Since 2016, the Anglican Church in Aotearoa, New Zealand and Polynesia has reinvested $25,000 in carbon credits for all flights undertaken for the purpose of Te Hīnota Whānui General Synod business.
Carbon credits are a way to pay back on fossil fuel use, by investing in carbon-capturing projects such as forest regeneration that counter the atmospheric damage our travel has done. Carbon credits are awarded for projects that store, avoid or reduce greenhouse gas emissions.
Back in 2016, our Church agreed to not only maintain focus on keeping fossil fuels out of our Church Trusts’ investment portfolios, but to actively support projects that counter climate damage in the Pacific.
The 2016 ‘Fossil Fuel Divestment and Reinvestment’ motion, moved by Auckland Diocesan delegate Rod Oram and synod member for the Diocese of Polynesia Fe’iloakitau Tevi, called on the General Synod to,
‘Consider establishing a carbon offset programme for its air travel, with the funds being allocated to Pacific ecosystem restoration.’
Rod Oram quickly identified the Aotearoa-based company ‘Ekos’ as the best carbon-accreditor to assist the Church. Not only could they offer us a straight-forward system to use in collecting our flight data, but they could guarantee accreditation and auditing for Pacific-based organisations offering forest renewal projects.
As a result, since 2016 half of our annual carbon credit payments have gone to the Drawa Forest Conservation Project in Wailevu, Fiji. Carbon credits have saved the Drawa project’s 4120 hectares of forest, which its iTaukei owners had already mapped into coups for logging. Their choice to shift into carbon farming has now enabled the nine local extended iTaukei family groups to generate cash incomes from their forested lands without cutting down trees, enough to supplement other incomes, gardens and fishing.
With the carbon credits scheme in place, the Drawa Block Forest Communities Cooperative have also developed administrative and governance skills as part of accreditation. Locals around the forest can find new jobs too, as the Cooperative works to maintain the area’s biodiversity and protect its significant species (including endemic and endangered species).
The Drawa Cooperative also needs people to replant zones already logged, turn disused gardens back to forest and work in their newly developed wild forest honey business. Other benefits to people in the area include improved water quality in the streams that feed out of the forests, less soil erosion and flooding and reduced effects of drought.
By 2019, the Drawa Project had reached its maximum income of 18,800 credits per year (adding up to between $470,000-$846,000 annual return) so the General Synod Office moved our provincial carbon credit investment into the similarly organised Loru Rainforest Conservation project in Vanuatu.

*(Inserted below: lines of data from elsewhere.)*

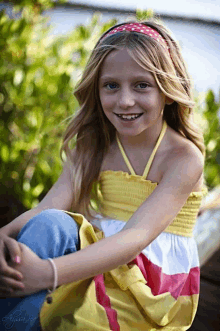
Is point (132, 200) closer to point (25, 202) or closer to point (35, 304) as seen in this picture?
point (35, 304)

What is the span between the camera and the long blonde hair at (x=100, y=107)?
1.33 meters

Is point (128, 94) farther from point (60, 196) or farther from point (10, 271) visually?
point (10, 271)

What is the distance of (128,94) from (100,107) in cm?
27

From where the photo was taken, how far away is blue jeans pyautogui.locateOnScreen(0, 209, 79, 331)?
1104 millimetres

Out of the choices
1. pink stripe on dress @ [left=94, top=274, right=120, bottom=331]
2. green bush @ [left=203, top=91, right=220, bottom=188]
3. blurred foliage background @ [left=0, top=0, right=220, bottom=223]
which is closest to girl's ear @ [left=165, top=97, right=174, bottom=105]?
pink stripe on dress @ [left=94, top=274, right=120, bottom=331]

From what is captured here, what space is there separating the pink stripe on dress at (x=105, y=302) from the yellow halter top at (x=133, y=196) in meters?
0.29

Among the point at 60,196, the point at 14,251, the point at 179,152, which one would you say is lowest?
the point at 60,196

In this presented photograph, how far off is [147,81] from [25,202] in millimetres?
1141

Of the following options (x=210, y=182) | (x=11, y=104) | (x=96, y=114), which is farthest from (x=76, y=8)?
(x=96, y=114)

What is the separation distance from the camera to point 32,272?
3.31 ft

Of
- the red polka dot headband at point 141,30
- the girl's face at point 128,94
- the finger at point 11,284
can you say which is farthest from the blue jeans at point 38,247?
the red polka dot headband at point 141,30

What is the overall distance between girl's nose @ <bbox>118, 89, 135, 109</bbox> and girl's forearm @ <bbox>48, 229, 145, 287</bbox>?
373mm

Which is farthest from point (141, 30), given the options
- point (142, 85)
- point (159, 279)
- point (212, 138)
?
point (212, 138)

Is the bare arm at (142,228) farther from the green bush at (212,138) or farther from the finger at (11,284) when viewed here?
the green bush at (212,138)
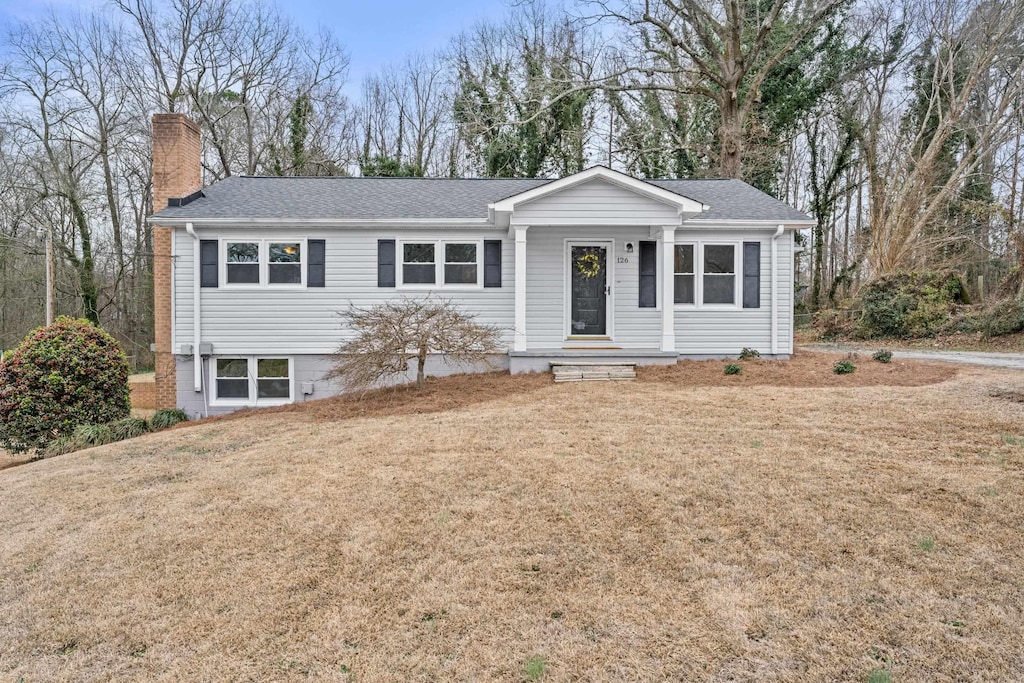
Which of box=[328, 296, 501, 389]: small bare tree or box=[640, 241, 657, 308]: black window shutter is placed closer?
box=[328, 296, 501, 389]: small bare tree

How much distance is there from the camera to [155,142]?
11.8 m

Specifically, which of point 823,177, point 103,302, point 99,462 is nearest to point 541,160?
point 823,177

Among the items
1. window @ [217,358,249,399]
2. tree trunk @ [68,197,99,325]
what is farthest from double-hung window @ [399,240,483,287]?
tree trunk @ [68,197,99,325]

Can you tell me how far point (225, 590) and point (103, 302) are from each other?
2227 centimetres

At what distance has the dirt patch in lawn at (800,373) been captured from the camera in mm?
9023

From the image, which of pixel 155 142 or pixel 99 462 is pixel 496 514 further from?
pixel 155 142

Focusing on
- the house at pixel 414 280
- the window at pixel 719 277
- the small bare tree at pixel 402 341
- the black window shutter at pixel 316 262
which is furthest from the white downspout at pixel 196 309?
the window at pixel 719 277

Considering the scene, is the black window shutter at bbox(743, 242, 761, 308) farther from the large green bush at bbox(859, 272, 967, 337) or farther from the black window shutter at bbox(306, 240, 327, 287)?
the black window shutter at bbox(306, 240, 327, 287)

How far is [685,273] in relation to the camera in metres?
11.7

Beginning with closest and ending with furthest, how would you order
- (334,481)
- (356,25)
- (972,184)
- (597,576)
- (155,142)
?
(597,576), (334,481), (155,142), (972,184), (356,25)

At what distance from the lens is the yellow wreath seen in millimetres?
11891

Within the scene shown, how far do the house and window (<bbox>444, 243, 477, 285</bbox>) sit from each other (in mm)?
20

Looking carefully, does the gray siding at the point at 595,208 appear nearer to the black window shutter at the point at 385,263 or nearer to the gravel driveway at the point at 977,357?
the black window shutter at the point at 385,263

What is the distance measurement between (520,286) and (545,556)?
7.43 meters
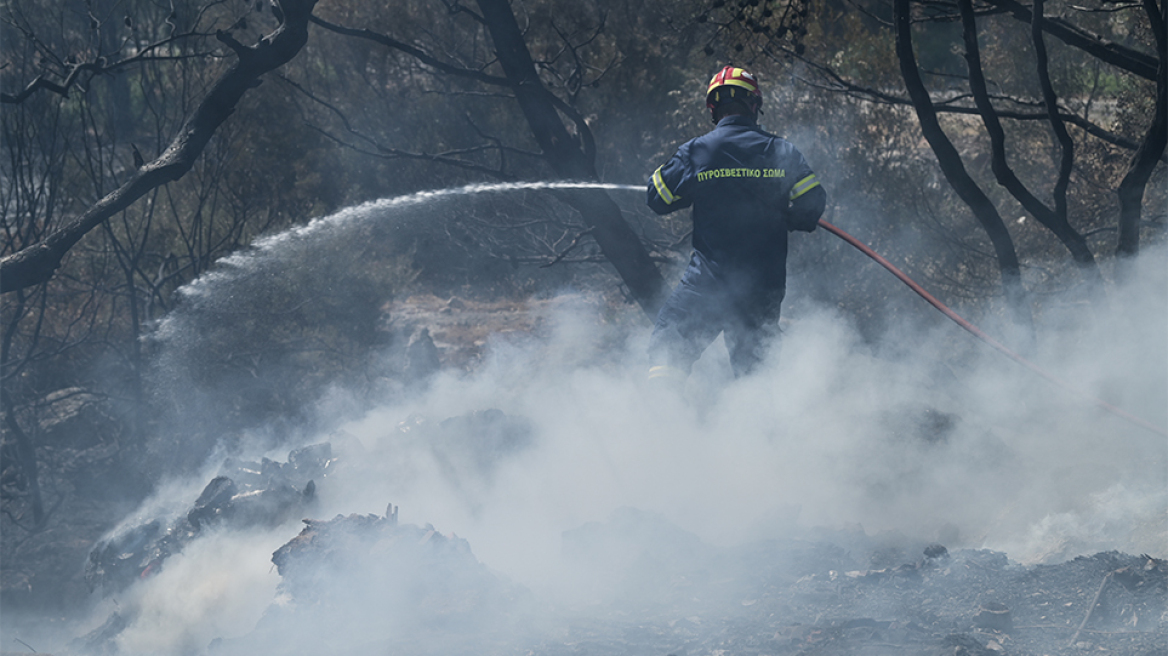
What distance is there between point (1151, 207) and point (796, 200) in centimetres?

General Secretary Rev Canon Michael Hughes is pleased with the way the General Synod Office has been able to build carbon credit recording into their routine,
“It is straightforward collecting the flight information and sending it to Ekos and it is a tangible way we are shifting resources into the Pacific where in our province, our people feel the impact of climate change the most.”
“Now that we have run this for six years, and Anglican Missions have come on board too, we could also support other parts of the Church to investigate their own carbon use offset through Ekos.”
Looking ahead, Michael Hughes says it would be ideal if there were a Pacific carbon farming project run by Anglicans, so that we could invest back into the whānau.
To that end, both Anglican Missions and the Diocese of Polynesia have carbon farming in their sights as a possible future project to support forest conservation in one of our landowning Pacific church communities. Watch this space.